PROBLEM DETAILS → Please copy, exactly and with no pictures, only the lines from the one containing "Vino Blanco La Gitana en Rama Manzanilla" through the last line of the records.

Stored items →
┌──

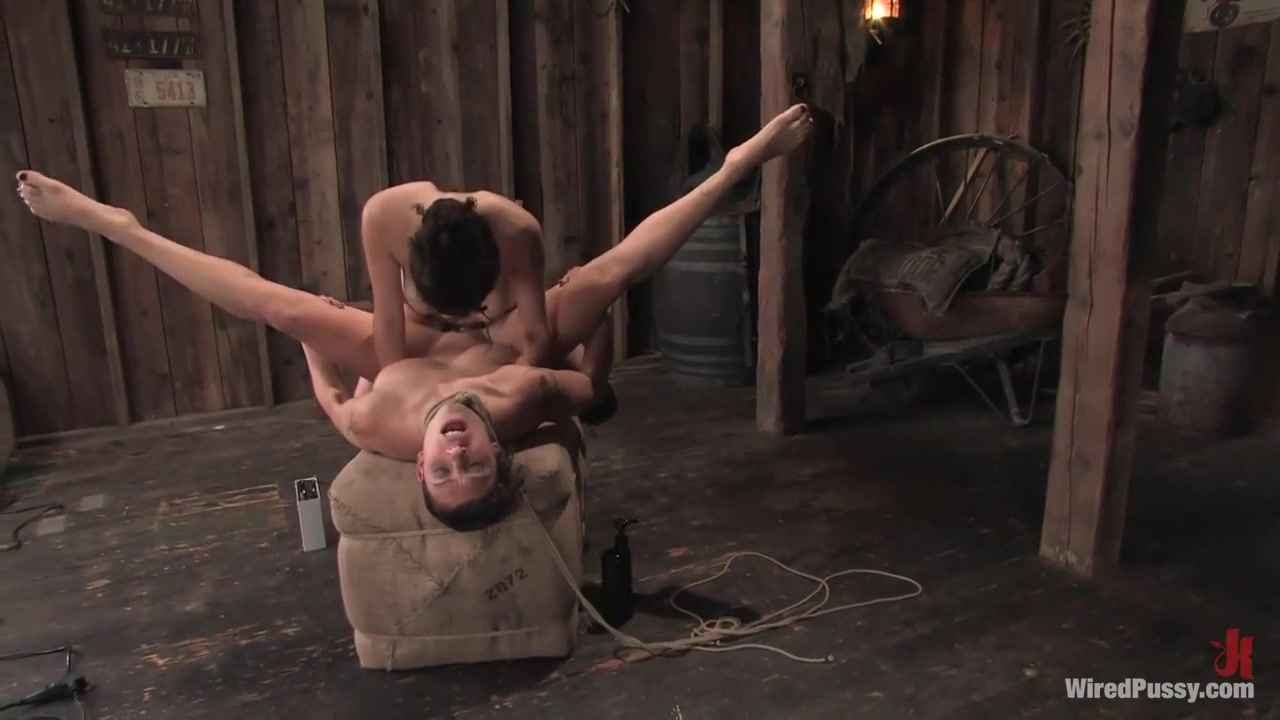 Naked Porn tube Sex slaves hot porno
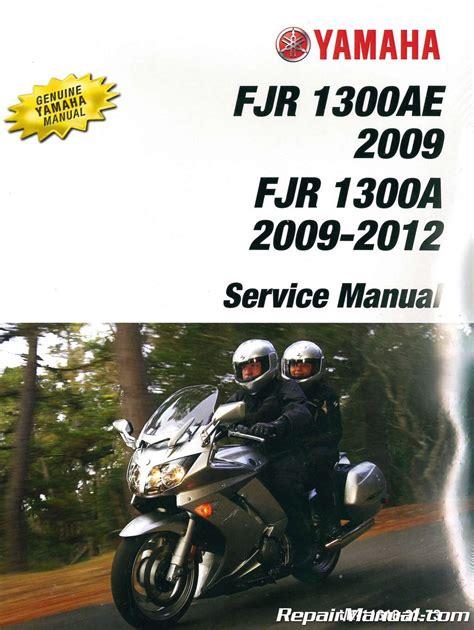 Yamaha Fjr1300 Workshop Manual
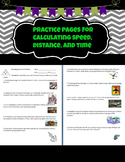 Calculating Speed, Distance, and Time Practice Pages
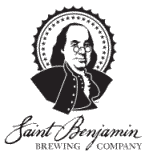 st benjamin brewing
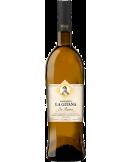 Vino Blanco La Gitana en Rama Manzanilla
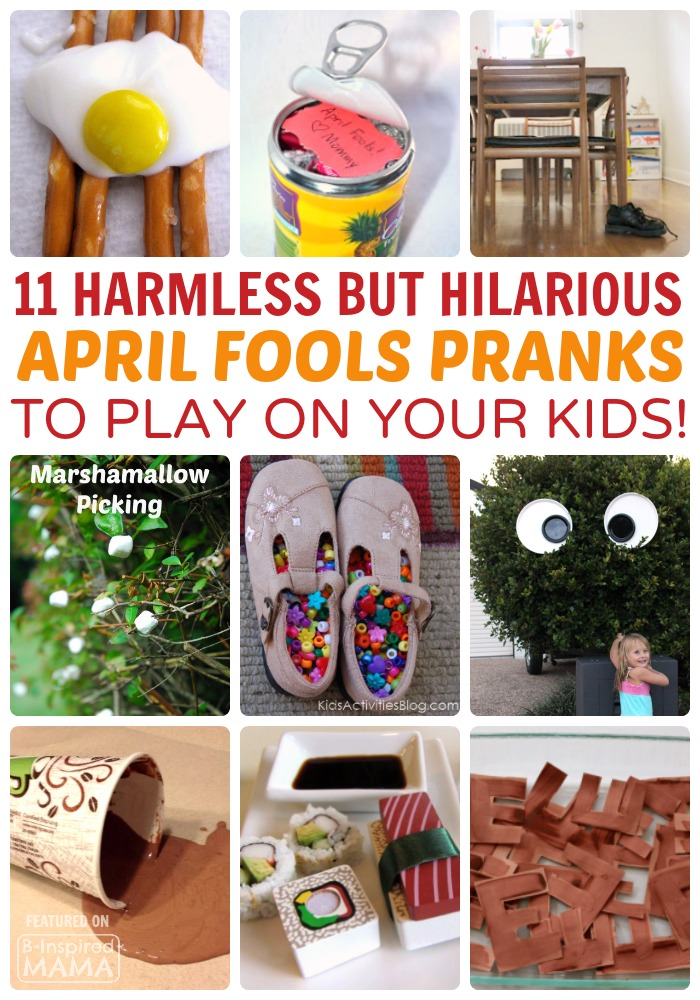 11 Harmless But Funny Pranks to Play on Your Kids this April Fools Day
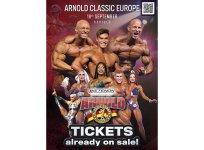 ARNOLD SPORTS FESTIVAL EUROPE.jpg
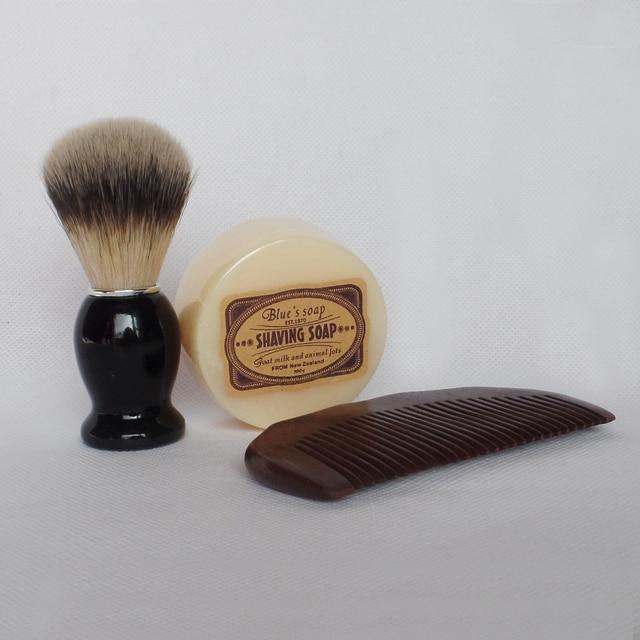 Shaving Brush Set with Wood Beard Comb Shaving Soap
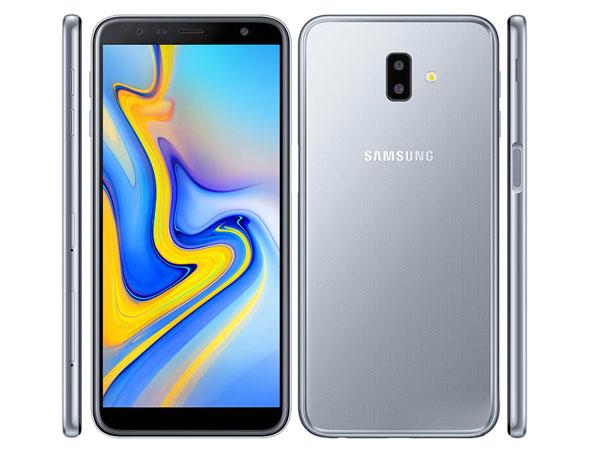 Hasil gambar untuk Samsung Galaxy J6+ SM-J610F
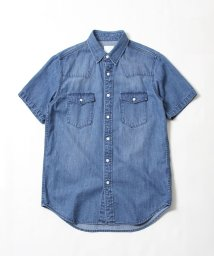 coen/デニムウエスタンショートスリーブシャツ/501009577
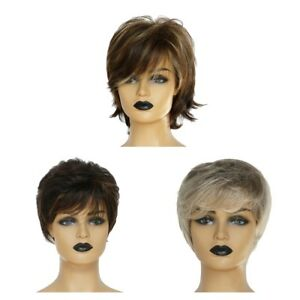 Natural-Human-Hair-Short-Curly-Pixie-Cut-Wig-with-Bangs-for-Women-Wigs-Party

└──

OUTPUT OF THE TASK →
 Vino Blanco La Gitana en Rama Manzanilla
 11 Harmless But Funny Pranks to Play on Your Kids this April Fools Day
 ARNOLD SPORTS FESTIVAL EUROPE.jpg
 Shaving Brush Set with Wood Beard Comb Shaving Soap
 Hasil gambar untuk Samsung Galaxy J6+ SM-J610F
 coen/デニムウエスタンショートスリーブシャツ/501009577
 Natural-Human-Hair-Short-Curly-Pixie-Cut-Wig-with-Bangs-for-Women-Wigs-Party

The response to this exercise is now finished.